Esa señora, casi desconocida en las zonas, en los barrios populachos, en la villa y en la periferia. De rostro inmune al tiempo, de poesía infinita y de poemas al ser. Es ella quien nos enseña que no debemos ocultarnos bajo el sol, que no debemos ocultar nuestra sombra lunar. En sus textos resbalamos cada uno de nosotros, cada obra desde la más sencilla hasta la más extraordinaria; en sus letras nos cobija, nos da almohadas para descansar y una fuente de agua fresca para volver a empezar.

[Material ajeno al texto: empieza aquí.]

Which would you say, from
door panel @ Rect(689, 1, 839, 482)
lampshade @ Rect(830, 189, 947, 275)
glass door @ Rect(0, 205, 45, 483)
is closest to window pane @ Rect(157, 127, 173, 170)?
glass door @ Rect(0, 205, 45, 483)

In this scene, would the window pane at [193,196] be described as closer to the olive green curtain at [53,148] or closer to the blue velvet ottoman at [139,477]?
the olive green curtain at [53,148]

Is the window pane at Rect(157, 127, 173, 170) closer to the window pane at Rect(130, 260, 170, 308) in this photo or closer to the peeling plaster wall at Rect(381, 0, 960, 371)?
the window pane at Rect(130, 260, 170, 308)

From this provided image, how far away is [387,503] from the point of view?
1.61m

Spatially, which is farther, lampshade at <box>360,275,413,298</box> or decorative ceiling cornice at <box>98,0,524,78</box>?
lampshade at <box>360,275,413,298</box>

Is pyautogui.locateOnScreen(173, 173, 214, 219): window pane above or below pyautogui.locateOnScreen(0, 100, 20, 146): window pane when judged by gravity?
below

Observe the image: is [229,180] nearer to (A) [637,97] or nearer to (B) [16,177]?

Hay Yolanda Bedregal para el soldado, para el lustrabotas, para el jardinero y para el sastre. Nos la mandaron para empezar a sentir, no es ella difícil, no es ardua ni rebuscada. Sus poemas son para el hijo del albañil, para el conductor del tranvía, para el padre del soldado muerto en el campo inerte. Yolanda Bedregal es para leerlo en la plaza, en el bus hacia Oruro, en el descanso laboral de una fábrica manufacturera en la Argentina. Es para sentirlo cuando el ser amado posa su mano sobre la tuya, cuando te da un beso en la comisura del labio. “Porque la Poesía es signo; y el Verso, clave.” 
Espero y de verdad lo espero, que se deje a Yolanda a los que la necesitan, los que necesitan un poco de verdadera fe, de verdadero sentir. Ella, tan solo ella te puede llevar de la mano y guiar hacía la verdadera esencia de un paceño, de un potosino, de un soldado, de un panadero, de un despatriado, de un adolescente; ella, solo ella.
Nació en buena cuna, una mañana o una tarde cuando corrían los mil novecientos trece años. Siempre tuvo a mano una valiosa biblioteca, su padre, un reconocido poeta de renombre la armó en el espíritu de la literatura. Fue él sin duda, que revisó sus primeros borradores, empero Yolanda fiel a su destino, continuó el sinuoso camino del escribir fiel a lo que sentía.
Y ahora, estos señores de larga barba, pretenden comparar su obra, comparar sus textos, pretenderán encuadrarlas en los moldes de las posmodernidad que ellos han inventado, la ubicaran entre su carrera de docente y su beca en el Barnard College de la Universidad de Columbia. ¿Es así como realmente quería que la recordaran Yolanda Bedregal? Algunos más osados, incluso hablaran de su matrimonio con Gert Conítze (que de buena gana tradujo al alemán toda su obra).
Quizá en el paso de los años, en la inevitable escoba del tiempo, muchas cosas han cambiado. Los de barba blanca deben tener razón, insisten que estoy equivocado, que Yolanda vivía en su nube puesta por su padre, que miraba con desdén a los que no podían utilizar los cubiertos correctamente. Y su padre, dedicarán vastas hojas para hablar de su padre. Pero no creo que este sea el caso, eso sería hablar de más. Es más correcto (y más bonito) hablar sobre la presencia de Yolanda Bedregal en nuestros tiempos y en nuestras calles. Y es eso lo que pienso hacer.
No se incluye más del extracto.